A review by blueisthenewpink
Further Confessions of a GP by Benjamin Daniels

2.0

Actually, I think they shouldn’t have made a second book. It is not really humorous anymore. The first book was mostly funny, and at times grave and offered some impressive insights. This book, however, is mostly musing about the NHS, the system, fears, mistakes. With regular patients like Danni the prostitute or Crackhead Kenny, there isn’t much of a chance to be entertaining, is there? Then again, I don’t think anyone was forcing Dr Daniels to write a sequel. It’s a shame he did. It was quite informative but I was looking for a laugh, not a sigh.

Was it because of the years that passed? Was it the pressure to be hilarious again? He failed so miserably, I’m sorry to say. The only bits resembling funny are those that include a healthy dose of self-irony: introduction, medical notes (which he reluctantly included, in his own words a bit offended, because they were not his creative product), and the very end where he admits he was struggling to find material. He didn’t really manage.

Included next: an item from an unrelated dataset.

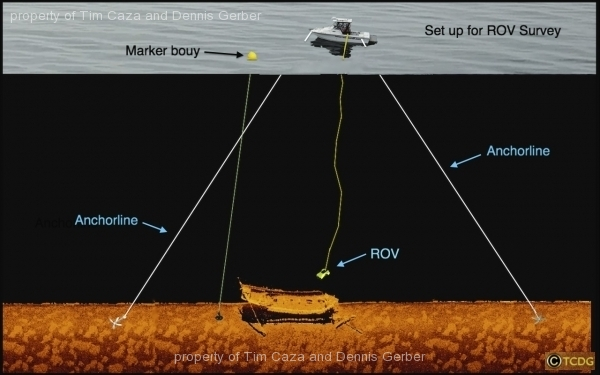 Set-up-for-ROV-survey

The dedication seems like it was meant to be a joke but it is a bad one. Then it is all about responsibility, liability, death, cancer, drugs, old age and depression. I was starting to think it was me who was getting too depressed to laugh, so I counted the stories. Of the 69 pieces the book contains, 8 are about failure, humiliation or embarrassment, 7 deal with drug addiction, 5 with cancer and death, 1 cancer survivor having a baby, 7 deaths (without cancer), 2 with a person with HIV, 2 show effects of old age (dementia and delusions), 2 about war/army, 2 patients are imprisoned, one is a former inmate (a paedophile). There is a story about molestation, the other ones consist of child abuse, hunger, bitterly divorced parents, brain damaged baby, an overweight patient who eats a lot, a disgusting story, feeling guilty, one dedicating his body to science (but not his organs, that one is almost funny), the medical notes (I had to look up ‘halitosis’ though to get the joke), two with a twist, of which one he read on the Internet… Really?! Not even his own story. It could be entertaining at least, then. Five are about time wasters, and 10 are musings about health problems and health care (NHS). The humour is meant to be found in too big breasts, in poo/bottom (twice), or in foreign objects in the patient (twice, plus a list of 1+10 cases of objects in the bottom – even he says the medical staff is not amused by it at all. Neither are the readers.), and a pet in the rectum South Park style (not his story either). Well, I can Google “things in rectum funny medical stories”, too. I’m not interested, though.

There is one great story in it. No, it is not funny either but if you read anything from this book, read the one titled ‘John’. There are the ever-important parts about recognizing meningitis (as in the first book), and antibiotic resistance. Read these, too. An interesting piece about the human race’s arrogance with the rulers of this planet: bacteria. He is not the first doctor or thinker I hear this view from (the other ones are a doctor at an intensive care unit and H.G.Wells in The War of the Worlds). It was interesting but not in the least entertaining.